━━━ TEXT FOR ANALYSIS

Titled “Why Let the Chicken Run?”, the comprehensive solo exhibition runs from Feb. 27 to May 30 at the Museum of Modern and Contemporary Art in Nusantara (MACAN) in West Jakarta.

Of the selected performances, 10 of them – I Am a Ghost in My Own House, Ale Lino, Why Let the Chicken Run, I Love You, Behind the Light, The Promise, The Black Ball, Transaction of Hollows, Eins Und Eins and Exergie Butterdance – are performed live by Melati herself. The other three will be performed by other artists.

Melati’s background goes back to the family she was born into in 1969. Her late father Suprapto Suryodarmo was an artist who created amerta, an unconventional form of art that combines movement, dance and the spiritual, while her mother was an artist of traditional dance.

From an early age, Melati was immersed in a world of various forms of art and culture.

She said her house was always buzzing with her parents’ friends and family. They all came from an eclectic mix of culture, mostly Javanese. They belonged to the world of stage performance, dance, theater, literature, music and chanting.

From a young age she was familiarized with diverse cultural practices. Besides learning from her mother, she was also taught traditional dance by her mother’s teacher Ngaliman, the renowned maestro of dance.

She was introduced to theater, learnt to write poetry and received painting lessons. She also practiced tai chi in a combined form with Buddhist and Javanese elements.

She also learnt to practice yoga and diverse meditation techniques particularly the Javanese sumarah – a local form of meditation that develops sensitivity and acceptance through the deep relaxation of body, emotion and mind.

With such a background, to be an artist would be the logical profession for her, but it was not to be, at least not initially, as her parents were not keen for her to have the same fate as an artist, living on less than minimal income. So she pursued studies in international relations at Padjadjaran University in Bandung, West Java.

It was when she moved to Germany in 1994 with her husband that a chance encounter with renowned Japanese dancer Anzu Furukawa during a lone walk in the park changed her life, ultimately leading her to what she was meant to be. 

Furukawa was known as a prominent dancer and innovative choreographer of the experimental and avant-garde butoh, a form of dance that encompasses cross-cultural, absurd and surreal elements. She was also a professor of performance art at the department of visual arts at Hochschule für Bildende Künste Braunschweig (HBKB) in Germany.

“Trust your body”, she told Melati, “and deal with it through dance”. She persuaded Melati to attend her class at the university, which Melati, who was already fascinated with butoh, gladly did.

━━━━━━

PROBLEM TO SOLVE:
Rewrite the passage about Melati starting at "Melati’s background goes" and ending at "music and chanting.", putting "bustling" in place of "buzzing".

━━━ SOURCE INFORMATION

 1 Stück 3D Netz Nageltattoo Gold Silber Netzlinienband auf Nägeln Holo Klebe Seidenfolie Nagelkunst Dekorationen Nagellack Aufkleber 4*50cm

━━━━━━
━━━ SOURCE INFORMATION

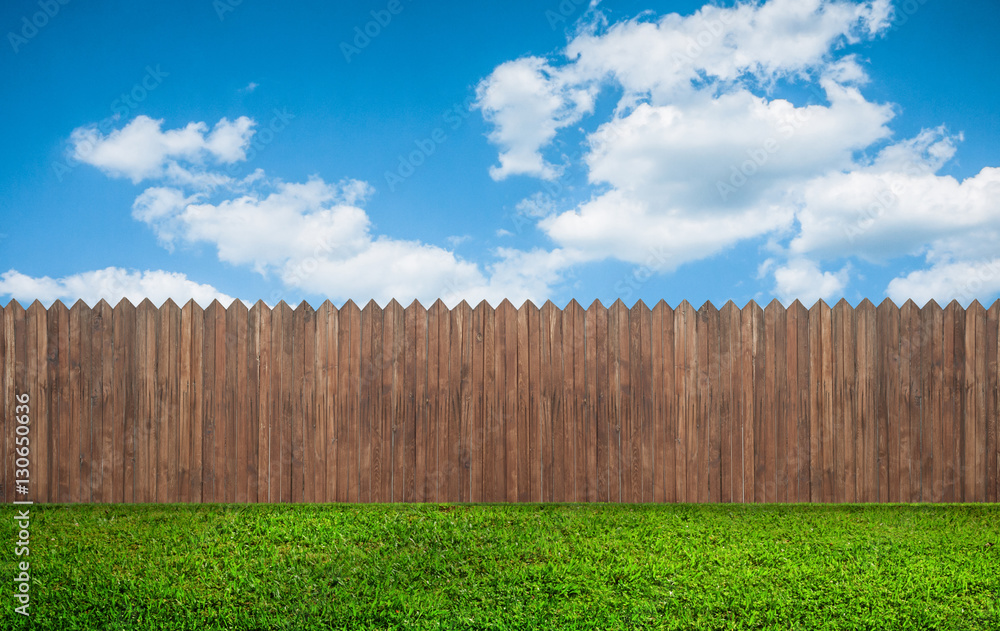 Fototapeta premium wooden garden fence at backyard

━━━━━━

WRITTEN RESPONSE:
Melati’s background goes back to the family she was born into in 1969. Her late father Suprapto Suryodarmo was an artist who created amerta, an unconventional form of art that combines movement, dance and the spiritual, while her mother was an artist of traditional dance.

From an early age, Melati was immersed in a world of various forms of art and culture.

She said her house was always bustling with her parents’ friends and family. They all came from an eclectic mix of culture, mostly Javanese. They belonged to the world of stage performance, dance, theater, literature, music and chanting.